Yarn enthusiast Michelle Thymmons has compiled a list of popular Instagram yarn dyers across North America and Europe on her website www.vamicreations.com. They include a multi-generational family at Bumblebee Farm in Davis, Illinois, who raise sheep and rabbits, dye and make their own knitting fibers, and host yarn clubs themed around Harry Potter, “The Lord of the Rings” and “Game of Thrones.”

Knit and pattern designer Norman Schwarze in Munich, Germany, has a globe-spanning compilation at www.nimble-needles.com that includes Vivid Wool outside Reykjavik, Iceland; Wishbone yarns in South Africa, and The Blue Brick in Ontario, Canada.

The company Yarnspirations has developed a new format for the yarn ball itself – a Lifesaver-shaped ring called an O’Go that it says is less prone to tangles. O’Go is available under various brands and in a range of colors.

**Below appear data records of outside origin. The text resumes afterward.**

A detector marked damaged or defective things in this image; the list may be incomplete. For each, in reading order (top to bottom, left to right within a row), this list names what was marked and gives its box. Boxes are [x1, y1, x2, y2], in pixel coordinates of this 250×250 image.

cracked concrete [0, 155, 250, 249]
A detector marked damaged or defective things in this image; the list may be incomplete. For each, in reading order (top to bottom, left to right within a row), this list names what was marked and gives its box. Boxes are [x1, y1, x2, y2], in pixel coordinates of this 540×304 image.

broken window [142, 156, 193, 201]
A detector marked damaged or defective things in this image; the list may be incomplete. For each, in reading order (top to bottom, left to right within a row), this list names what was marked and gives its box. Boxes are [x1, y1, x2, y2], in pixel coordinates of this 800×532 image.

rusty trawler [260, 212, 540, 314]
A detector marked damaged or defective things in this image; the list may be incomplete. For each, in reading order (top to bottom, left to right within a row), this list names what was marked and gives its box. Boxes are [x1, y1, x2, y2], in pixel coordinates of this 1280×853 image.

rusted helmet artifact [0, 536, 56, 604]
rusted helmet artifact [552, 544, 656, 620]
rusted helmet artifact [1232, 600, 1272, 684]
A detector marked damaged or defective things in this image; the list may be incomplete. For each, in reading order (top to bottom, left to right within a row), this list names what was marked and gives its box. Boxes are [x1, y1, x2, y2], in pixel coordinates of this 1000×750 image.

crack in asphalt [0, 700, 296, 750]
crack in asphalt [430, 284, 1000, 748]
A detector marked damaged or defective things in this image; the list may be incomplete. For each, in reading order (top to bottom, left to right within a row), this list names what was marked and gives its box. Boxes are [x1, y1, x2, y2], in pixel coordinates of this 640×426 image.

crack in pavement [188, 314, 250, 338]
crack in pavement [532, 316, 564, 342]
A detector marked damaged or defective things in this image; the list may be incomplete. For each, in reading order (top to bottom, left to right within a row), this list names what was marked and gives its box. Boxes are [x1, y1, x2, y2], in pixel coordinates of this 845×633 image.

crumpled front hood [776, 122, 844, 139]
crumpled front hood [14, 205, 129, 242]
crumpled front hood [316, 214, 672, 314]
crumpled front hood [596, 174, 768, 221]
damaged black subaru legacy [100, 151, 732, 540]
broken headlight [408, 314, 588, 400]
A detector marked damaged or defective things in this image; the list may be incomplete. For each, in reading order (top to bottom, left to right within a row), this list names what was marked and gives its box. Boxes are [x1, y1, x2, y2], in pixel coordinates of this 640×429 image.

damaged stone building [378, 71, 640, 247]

Myrhe and Alm say indie-made dyes and yarns tell stories that make a knitted piece feel more precious to its wearer.

Myrhe loves the journey the dyes take her on. Often her best finds, she says, are “happy accidents,” and she tries to write everything down promptly. “I’ve lost many a treasure thinking I would remember and record later. I didn’t remember, and the most beautiful copper red eluded me for years, only to be found accidentally once again a few months later.”